Anche Paolo, per la missione che gli è stata affidata, e come una buona autorità in Cristo, dà nutrimento ai bisognosi, cioè a coloro che non conoscono il Signore e che hanno bisogno della Parola di Dio, vero nutrimento e Vita, per andare avanti. Nel fare ciò, Paolo prova amore. Da quel momento, e non prima, desidera dare pure la propria vita per loro. È frutto della carne immolarsi per gli altri ogni volta che questo desiderio precede il gesto del nutrirli! Pensiamo a Gesù: prima c’è l’Ultima Cena, poi il Calvario. Il Calvario è Amore perché prima c’è stata condivisione. Il vero sacrificio non è per un’umanità generica, ma per quanti il Signore ci mostra e ci dona al fine di nutrirli.

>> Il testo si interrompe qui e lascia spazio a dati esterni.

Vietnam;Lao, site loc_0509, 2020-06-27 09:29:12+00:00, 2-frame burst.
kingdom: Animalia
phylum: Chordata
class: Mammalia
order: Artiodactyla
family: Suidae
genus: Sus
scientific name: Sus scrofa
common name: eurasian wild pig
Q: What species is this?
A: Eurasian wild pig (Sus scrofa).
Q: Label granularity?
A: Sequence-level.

Al versetto 11 Paolo dice che ha esortato i discepoli di Tessalonica “come un padre fa con i figli”. L’autorità di padre-madre esiste per vocazione del Signore verso chi Lui ha scelto, nello Spirito come nella carne, come figli. Si esorta un figlio, con un amore libero e al tempo stesso su misura per lui. Amare un figlio non è come amare un uomo in generale. Non si ama un figlio perché semplicemente è di Dio, ma perché quel figlio è per noi dal Signore, in modo unico e profondissimo. Amare come padre o madre è davvero arrivare a sacrificarsi, se si riconosce quel figlio come nostro e di Dio insieme.

Accostiamoci al prossimo che Dio ci dona, sia esso sposo, figlio, amico, genitore, conoscente, estraneo, per donare la Parola ed amare, conosciamo il vicino e sosteniamolo così com’è. Il Signore passerà nei nostri cuori e la Vita che è in noi verrà comunicata all’altro. Solo dopo questa conoscenza saremo in grado di dire: darei la mia vita per te!